WORK INSTRUCTION: From the line with "- Modality: light microscopy" to the last line of the data below, repeat every line exactly and add nothing.

Collected data:
╭──

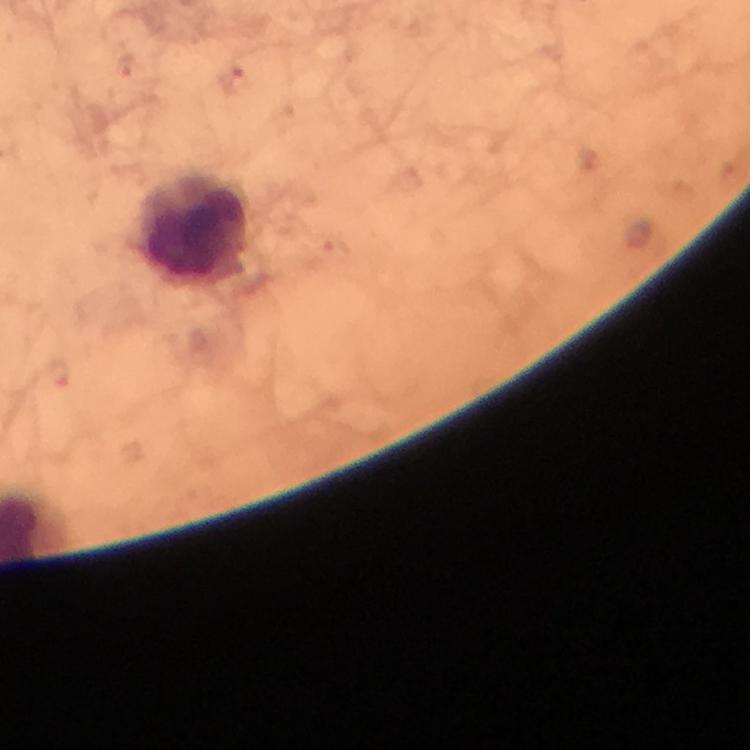

Approximate centers as {x, y} in pixels.
Leukocytes: {191, 232}.

Summary:
  - Plasmodium parasite locations: {125, 66}, {234, 78}
  - Image size: 750×750 pixels
  - Stain: Giemsa
  - Magnification: 100x
  - Capture: smartphone mounted on the microscope
  - Immersion oil: used
  - Cropped from: a single field of view
  - Context: from a malaria diagnostic workup
  - Preparation: thick blood smear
Locate every Plasmodium ovale-infected red blood cell.
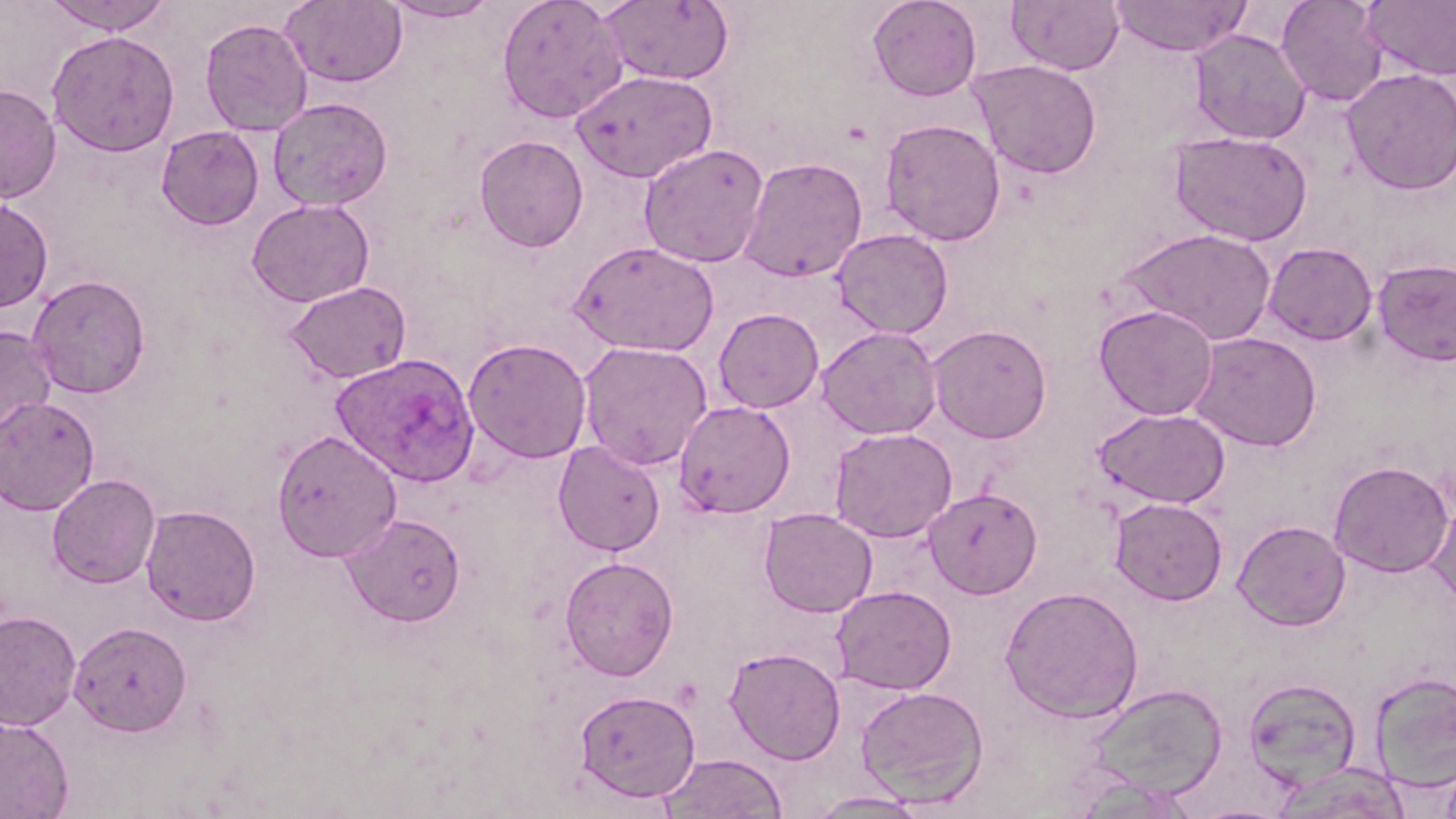
Approximate bounding boxes as [x1, y1, x2, y2] in pixels.
Plasmodium ovale-infected red blood cells: [331, 353, 480, 487].

Summary:
  - Uninfected red blood cell locations: [43, 0, 174, 34], [281, 0, 408, 88], [383, 0, 500, 23], [496, 0, 629, 124], [600, 0, 735, 86], [867, 0, 982, 101], [1006, 0, 1126, 75], [1110, 0, 1252, 57], [1276, 0, 1389, 106], [1363, 0, 1456, 80], [199, 18, 314, 136], [1188, 28, 1311, 144], [46, 30, 180, 157], [969, 59, 1102, 178], [1342, 68, 1456, 194], [571, 70, 717, 183], [0, 84, 61, 203], [268, 98, 393, 210], [879, 117, 1006, 246], [156, 126, 264, 229], [1169, 131, 1313, 246], [474, 135, 588, 253], [639, 143, 770, 268], [738, 156, 868, 283], [0, 197, 53, 312], [247, 198, 374, 307], [1117, 227, 1278, 344], [832, 228, 953, 339], [569, 239, 720, 356], [1264, 242, 1378, 346], [1372, 258, 1456, 366], [28, 275, 150, 398], [284, 281, 411, 384], [1094, 304, 1219, 420], [713, 308, 824, 413], [0, 324, 57, 449], [928, 324, 1052, 443], [816, 326, 943, 439], [1191, 332, 1322, 451], [463, 337, 592, 464], [577, 341, 713, 471], [0, 395, 100, 515], [673, 400, 796, 518], [1095, 407, 1230, 509], [829, 427, 957, 542], [272, 429, 402, 563], [553, 440, 666, 556], [1329, 460, 1454, 577], [47, 474, 160, 588], [923, 487, 1043, 599], [1109, 497, 1228, 605], [1427, 499, 1456, 610], [140, 505, 261, 626], [758, 508, 878, 618], [343, 512, 466, 626], [1232, 519, 1351, 631], [559, 555, 679, 681], [831, 584, 957, 695], [1000, 585, 1144, 723], [0, 609, 81, 731], [69, 621, 192, 736], [725, 646, 846, 765], [1369, 671, 1456, 792], [1243, 677, 1362, 791], [1083, 683, 1229, 801], [856, 685, 989, 808], [574, 688, 700, 802], [0, 716, 74, 819], [659, 753, 787, 818], [1270, 761, 1411, 819], [806, 790, 932, 817]
  - Slide-level diagnosis: Plasmodium ovale
  - Preparation: thin blood smear
  - Image size: 1456×819 pixels
  - Magnification: 1000x
  - Modality: light microscopy
  - Field of view: single
  - Stain: May-Grünwald-Giemsa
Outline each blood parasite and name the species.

╰──

YOUR RESPONSE:
  - Modality: light microscopy
  - Field of view: single
  - Stain: May-Grünwald-Giemsa
Outline each blood parasite and name the species.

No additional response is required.